## Work instruction
In the listing below, which lines contain the string "States"? Copy them all.

*** Opening of Material shown ***

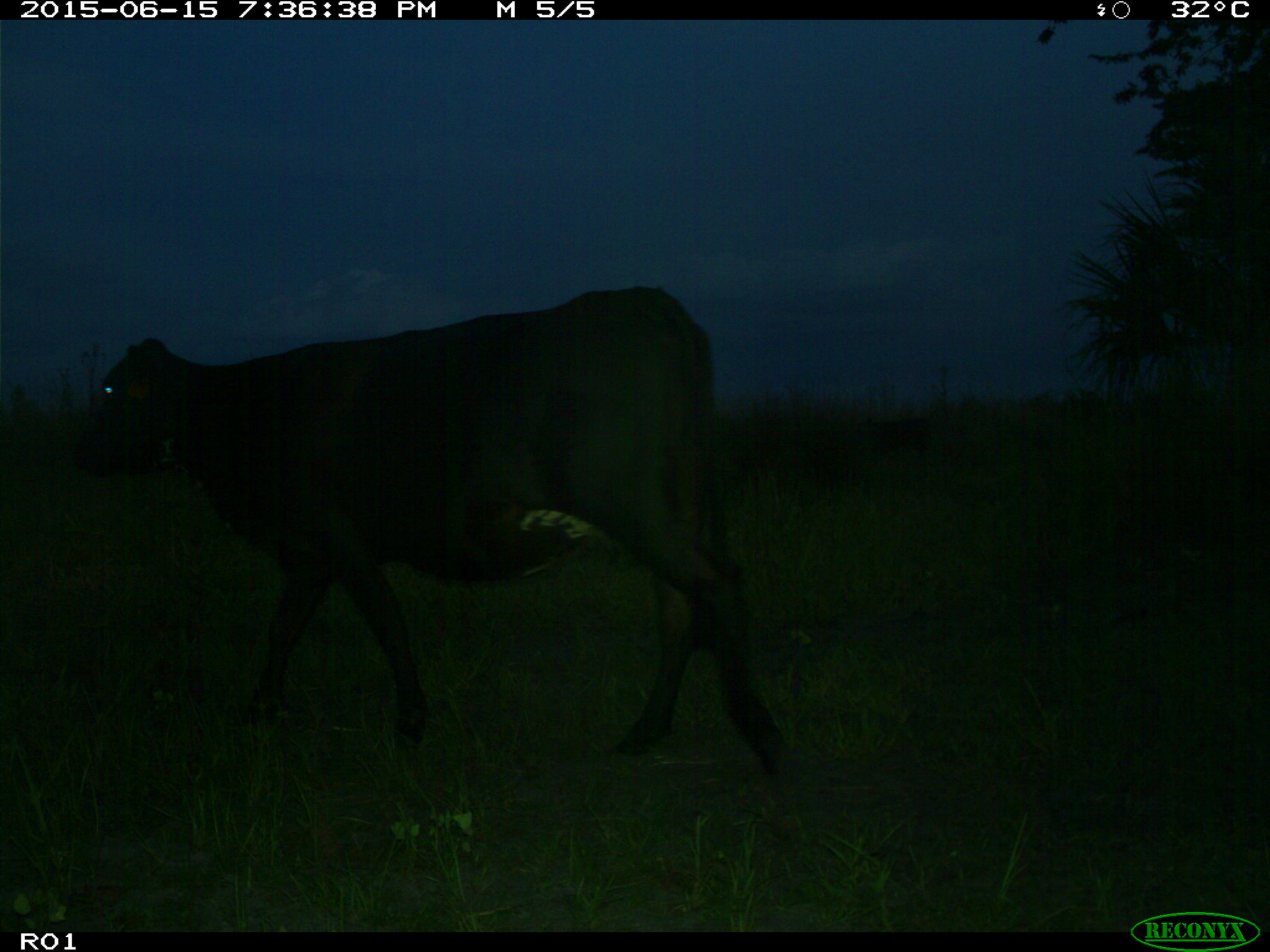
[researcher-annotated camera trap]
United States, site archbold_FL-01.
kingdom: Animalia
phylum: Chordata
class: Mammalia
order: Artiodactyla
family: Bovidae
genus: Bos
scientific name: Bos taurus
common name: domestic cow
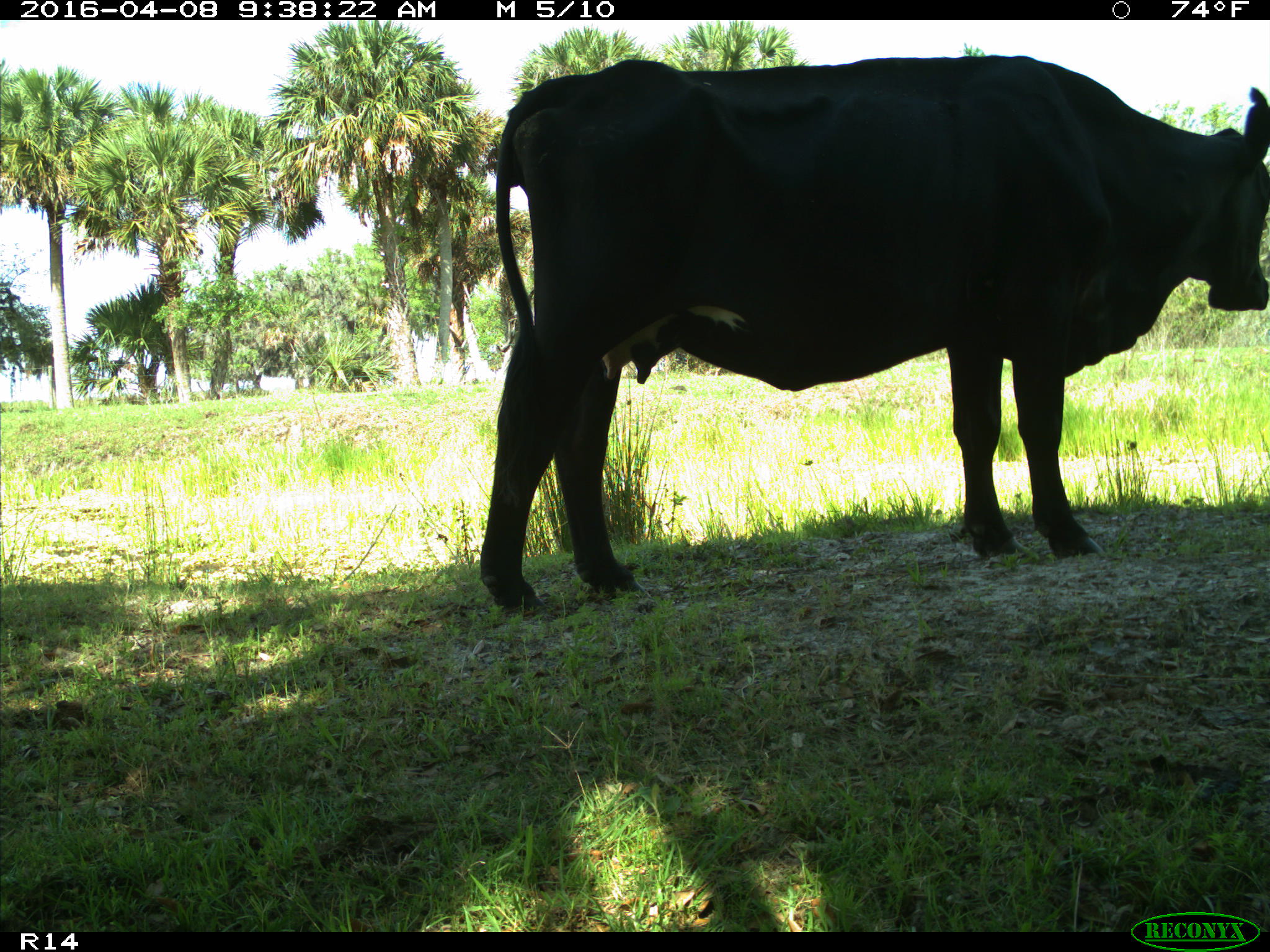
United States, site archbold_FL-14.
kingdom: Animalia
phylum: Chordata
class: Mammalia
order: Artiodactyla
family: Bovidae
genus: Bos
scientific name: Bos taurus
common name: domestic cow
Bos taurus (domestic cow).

*** Close of Material shown ***

## Result
United States, site archbold_FL-01.
United States, site archbold_FL-14.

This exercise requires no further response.